Aufgrund der geografischen Lage, der einzigartigen Architektur, der zeitlichen Entstehung sowie der einstigen Dunkelkammer (!) zur Ausarbeitung von Fotografien – ein um die letzte Jahrhundertwende neu auftauchendes Hobby, welches zu dieser Zeit hierzulande auf noch einige wenige „Künstler“ begrenzt war, darf man davon ausgehen – trotz Unauffindbarkeit von alten Plänen –  dass das gesamte Anwesen im Auftrag des damals in der Region lebenden und beheimateten Großgrundbesitzers Albert Salomon Rothschild vom Architekten Ferdinand Fellner (sen.) sowie seinem ab 1866 den Betrieb leitenden Sohn Fellner jun. geplant und erbaut wurde. Die Zukeusche wurde als Bahnhofsgebäude adaptiert. Albert Salomon Rothschild, auch Salbert, welchem die ÖsterreicherInnen bis heute einen großen Anteil auch noch heute bestehender Infrastruktur (technisch aber auch sozial) zu verdanken haben, war bis zum Ausbruch des 1. Weltkrieg zum größten Großgrundbesitzer und wichtigsten Financier für innovative infrastrukturelle Bauprojekte in der endenden Monarchie aufgestiegen. Seine Leistungen finden bis dato als Resultat der nationalsozialistischen Propaganda in den österreichischen Geschichtsbüchern erst schleppend Erwähnung.

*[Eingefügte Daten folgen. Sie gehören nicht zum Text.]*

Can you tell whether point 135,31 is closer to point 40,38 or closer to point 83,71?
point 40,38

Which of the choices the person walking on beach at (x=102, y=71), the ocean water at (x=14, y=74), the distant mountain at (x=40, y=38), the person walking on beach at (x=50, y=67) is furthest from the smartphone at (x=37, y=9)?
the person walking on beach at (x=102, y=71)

Der Architekt des Flussbahnhof, Ferdinand Fellner sen. gilt allgemein als Schlüsselfigur für oder als Begründer des Wiener Historismus, welcher bis heute mit seinen zahlreichen Bauwerken das Stadtbild Wiens, wie wir es kennen, nachhaltig prägt, und welches ohne dem Kunstverständnis der (oftmals jüdischen) BauherrInnen dieser Zeit, oder den unendlichen Summen an Geldmitteln, die die Verwirklichung solcher enormer Projekte damals wie heute benötigen, nicht exisitieren würde.

Der Sohn Ferdinand Fellner jun., der bereits ab 1866 seinen herzkranken Vater unterstützte und ab 1873 mit dem jungen Hermann Helmer, Sohn des langjährigen Geschäftspartners des Vaters, diejenige Baufirma gründete, welche bis 1919 verantwortlich für den Bau von rund 60 Opernhäusern, Theatern und anderen repräsentativen, für den öffentlichen kulturellen Genuss bestimmte Bauwerke Mitteleuropas war, muss bei diesem Auftrag bereits beteiligt gewesen sein. Hermann Helmer befasste sich zudem in seinen Forschungen mit der Optimierung von Brandschutzmaßnahmen für diese öffentlichen, massentauglichen Gebäude. Vielleicht ist es auch ihm zu verdanken, dass das Hauptgebäude des Springerhofs trotz mehrmaliger Brandattacken im letzten Jahrhundert noch immer fest verankert steht.